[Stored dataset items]
>> start

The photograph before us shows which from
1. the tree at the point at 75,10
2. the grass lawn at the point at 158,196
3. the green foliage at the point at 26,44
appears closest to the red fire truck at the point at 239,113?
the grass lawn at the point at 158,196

>> end

• [What you have to do]
Please render each line of all the records above as a numbered list, leaving out any blank lines.

• [Worked solution]
1. The photograph before us shows which from
2. 1. the tree at the point at 75,10
3. 2. the grass lawn at the point at 158,196
4. 3. the green foliage at the point at 26,44
5. appears closest to the red fire truck at the point at 239,113?
6. the grass lawn at the point at 158,196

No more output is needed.